After the demographic questions, participants were randomly assigned to one of three conditions: Asian cast, Black cast, or White cast. In each condition, participants were presented with four stories that were pre-selected for familiarity. Aladdin was chosen because a previous pre-study revealed that participants saw this film to be equally cast with monoracial People of Color actors. The four stories included: Aladdin (Clements & Musker, 1992) , Titanic (Cameron & Landau, 1997) , Harry Potter (Rowling, 2001) , and The Little Mermaid (Clements & Musker, 1989) . The participants were given the description of the story, along with a pre-selected cast for each story. Those in the Asian cast condition were shown an Asian cast, those in the Black cast condition were shown a Black cast, and those in the White cast condition were shown a White cast. Actors and actresses were selected from IMDB database and the StarMeter was used to match actor's prominence across racial groups. Although we were able to match several White and Black actors (e.g., Johnny Depp and Will Smith) in concerns with their StarMeter profiles, this proved to be difficult for the Asian cast, as no Asian actors are currently considered as prominent as Johnny Depp or Will Smith. Participants in the Asian cast condition (StarMeter ratings in parentheses as of July 12, 2016) saw the following cast: Young Mermaid: Brenda Song (Top 5000), Sea Witch: Sandra Oh (Top 5000), Princess: Maggie Q. (Top 5000), Street Peddler: John Cho (Top 5000), Young Orphan Boy: Aaron Yoo (N/A), Evil Sorcerer: Daniel Dae Kim (Top 5000), Young Woman: Jamie Chung (Top 500), Poor Artist: Leonardo Nam (N/A). Participants in the Black cast condition saw the following actors: Young Mermaid: Keke Palmer (Top 5000), Sea Witch: Oprah (Top 5000), Princess: Katarina Graham (N/A), Street Peddler: Michael B. Jordan (Top 5000), Young Orphan Boy: Corbin Bleu (Top 5000), Evil Sorcerer: Will Smith (99), Young Woman: Zoe Saldana (Top 500), Poor Artist: Brian White (N/A).
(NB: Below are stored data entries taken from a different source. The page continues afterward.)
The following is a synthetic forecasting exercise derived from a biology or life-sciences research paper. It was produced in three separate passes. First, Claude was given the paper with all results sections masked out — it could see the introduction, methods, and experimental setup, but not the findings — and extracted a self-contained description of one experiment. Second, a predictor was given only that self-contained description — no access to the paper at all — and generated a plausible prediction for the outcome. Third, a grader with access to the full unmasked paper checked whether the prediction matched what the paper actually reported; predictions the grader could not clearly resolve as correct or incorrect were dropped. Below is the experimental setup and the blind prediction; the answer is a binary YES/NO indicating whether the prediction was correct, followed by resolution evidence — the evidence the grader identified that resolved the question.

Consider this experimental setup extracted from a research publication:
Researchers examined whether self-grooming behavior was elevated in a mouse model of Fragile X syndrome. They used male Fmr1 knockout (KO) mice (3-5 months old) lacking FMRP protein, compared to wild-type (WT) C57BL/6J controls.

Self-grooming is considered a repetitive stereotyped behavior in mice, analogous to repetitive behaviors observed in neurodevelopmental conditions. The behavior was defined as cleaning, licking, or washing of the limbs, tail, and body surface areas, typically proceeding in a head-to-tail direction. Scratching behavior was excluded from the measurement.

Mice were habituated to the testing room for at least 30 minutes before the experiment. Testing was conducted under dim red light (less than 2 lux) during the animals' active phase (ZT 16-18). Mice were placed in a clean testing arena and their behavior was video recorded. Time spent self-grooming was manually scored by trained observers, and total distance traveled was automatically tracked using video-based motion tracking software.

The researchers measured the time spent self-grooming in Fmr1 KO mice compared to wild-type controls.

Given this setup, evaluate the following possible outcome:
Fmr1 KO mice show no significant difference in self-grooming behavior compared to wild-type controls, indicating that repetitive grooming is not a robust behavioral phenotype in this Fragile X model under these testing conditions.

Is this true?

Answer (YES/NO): NO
Participants in the White cast condition saw this cast: Young Mermaid: Emma Stone (95), Sea Witch: Jennifer Love-Hewitt (Top 500), Princess: Chloe Moretz (32), Street Peddler: Zac Efron (100), Young Orphan Boy: Josh Hutcherson (Top 5000), Evil Sorcerer: Johnny Depp (87), Young Woman: Amanda Seyfried (Top 500), Poor Artist: Liam Hemsworth (85).

Participants reported their willingness to watch the movie and to predict the likelihood of the movies success using a 7-point Likert Scale. For example, the participants were asked, “How likely are you to watch this movie with the chosen cast?” based on a scale from (1) “Very Unlikely” to (7) “Very Likely”.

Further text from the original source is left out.